Related Party Disclosures
Key management personnel include those persons having authority and responsibility for planning, directing and controlling the activities of the Company as a whole. The Company has determined that key management personnel consists of members of the Company's Board of Directors and executive officers.
(i) During the 2025 and 2024 periods the following amounts were incurred with respect to its officers and directors:
| 2025 | 2024 | |
|---|---|---|
| $ | $ | |
| Nick DeMare - Interim CEO, CFO and Director | 31,500 | 31,500 |
| David Henstridge - Director | 18,000 | 18,000 |
| Harvey Lim - Director | 18,000 | 18,000 |
| 67,500 | 67,500 |
As at March 31, 2025 $198,500 (June 30, 2024 - $131,000) remained unpaid.
During the 2025 period the Company also recorded $3,960 (2024 - $nil) share-based compensation for share options granted to key management personnel.
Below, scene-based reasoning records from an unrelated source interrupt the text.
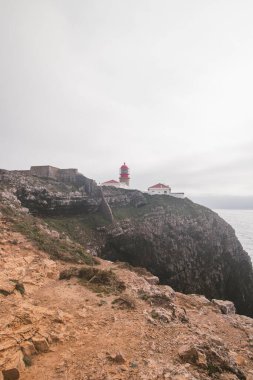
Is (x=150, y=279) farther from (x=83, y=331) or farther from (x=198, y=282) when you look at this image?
(x=198, y=282)

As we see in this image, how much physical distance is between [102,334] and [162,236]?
43457 millimetres

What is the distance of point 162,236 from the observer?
53.7m

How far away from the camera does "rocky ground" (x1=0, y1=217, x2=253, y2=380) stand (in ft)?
28.4

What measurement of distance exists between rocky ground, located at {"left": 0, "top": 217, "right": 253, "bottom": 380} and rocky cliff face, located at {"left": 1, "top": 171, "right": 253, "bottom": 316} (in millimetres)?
30805

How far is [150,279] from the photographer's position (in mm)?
25547

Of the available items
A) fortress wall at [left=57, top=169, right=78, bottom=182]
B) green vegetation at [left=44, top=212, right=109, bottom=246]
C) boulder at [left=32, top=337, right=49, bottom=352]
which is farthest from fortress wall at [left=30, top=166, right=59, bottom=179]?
boulder at [left=32, top=337, right=49, bottom=352]

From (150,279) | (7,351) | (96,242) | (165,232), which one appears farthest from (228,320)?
(165,232)

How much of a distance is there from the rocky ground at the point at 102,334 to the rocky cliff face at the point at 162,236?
30.8 meters

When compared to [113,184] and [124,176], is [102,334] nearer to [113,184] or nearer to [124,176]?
[113,184]

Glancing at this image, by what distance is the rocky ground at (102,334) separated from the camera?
28.4 ft

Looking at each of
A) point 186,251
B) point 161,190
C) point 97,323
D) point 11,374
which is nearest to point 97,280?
point 97,323

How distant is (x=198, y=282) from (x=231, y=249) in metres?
13.1

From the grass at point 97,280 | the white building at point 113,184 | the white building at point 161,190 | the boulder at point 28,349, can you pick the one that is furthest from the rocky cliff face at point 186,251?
the boulder at point 28,349

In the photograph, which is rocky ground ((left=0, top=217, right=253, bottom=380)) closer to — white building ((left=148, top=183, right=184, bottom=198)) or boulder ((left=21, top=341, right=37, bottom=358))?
boulder ((left=21, top=341, right=37, bottom=358))
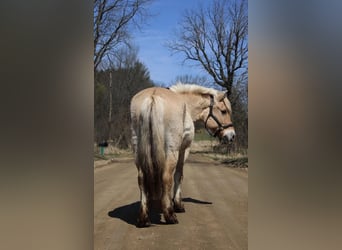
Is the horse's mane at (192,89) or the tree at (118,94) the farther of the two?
the horse's mane at (192,89)

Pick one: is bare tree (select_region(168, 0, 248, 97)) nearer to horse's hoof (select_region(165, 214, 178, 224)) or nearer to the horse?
the horse

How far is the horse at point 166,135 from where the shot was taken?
1.82m

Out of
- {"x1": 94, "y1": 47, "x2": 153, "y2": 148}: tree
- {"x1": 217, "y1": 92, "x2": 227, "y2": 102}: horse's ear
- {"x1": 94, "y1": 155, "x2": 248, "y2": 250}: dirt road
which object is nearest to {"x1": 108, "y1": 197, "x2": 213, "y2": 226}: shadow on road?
{"x1": 94, "y1": 155, "x2": 248, "y2": 250}: dirt road

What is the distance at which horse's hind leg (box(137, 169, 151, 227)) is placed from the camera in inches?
72.3

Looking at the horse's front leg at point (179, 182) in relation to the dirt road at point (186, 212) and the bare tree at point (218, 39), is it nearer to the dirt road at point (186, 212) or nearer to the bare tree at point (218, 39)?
the dirt road at point (186, 212)

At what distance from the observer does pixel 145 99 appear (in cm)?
180

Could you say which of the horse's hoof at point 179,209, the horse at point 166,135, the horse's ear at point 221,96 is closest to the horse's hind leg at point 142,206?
the horse at point 166,135

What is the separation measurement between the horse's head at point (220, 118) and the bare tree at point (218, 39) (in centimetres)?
8

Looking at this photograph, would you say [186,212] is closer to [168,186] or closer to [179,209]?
[179,209]

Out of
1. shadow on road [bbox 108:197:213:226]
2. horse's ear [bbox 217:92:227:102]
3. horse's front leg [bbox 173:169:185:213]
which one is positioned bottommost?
shadow on road [bbox 108:197:213:226]

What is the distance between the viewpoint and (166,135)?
1.85m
(ii) During the 2025 period the Company incurred $9,000 (2024 - $13,709) with Chase Management Ltd. ("Chase"), a private corporation owned by Mr. DeMare, for accounting and administrative services provided by Chase personnel. As at March 31, 2025 $300 (June 30, 2024 - $1,150) remained unpaid.
During the 2025 period the Company also recorded $3,960 (2024 - $nil) share-based compensation for share options granted to Chase.
(iii) A loan advance was provided by a former officer of the Company. The advance bears interest at the Bank of Canada prime rate plus 6%, with the principal and accrued interest payable on demand. During the 2025 period the Company recognized interest expense of $1,792 (2024 - $1,981) on the loan advance. As at March 31, 2025 a total of $31,341 (June 30, 2024 - $29,549) of principal and accrued interest remained outstanding.
Outstanding Share Data
The Company’s authorized share capital is unlimited common shares with no par value. As at May 20, 2025, there were 2,540,166 outstanding common shares, 275,000 warrants outstanding with an exercise price of $0.17 per common share and 180,000 share options outstanding with exercise prices ranging from $0.27 to $0.28 per common share.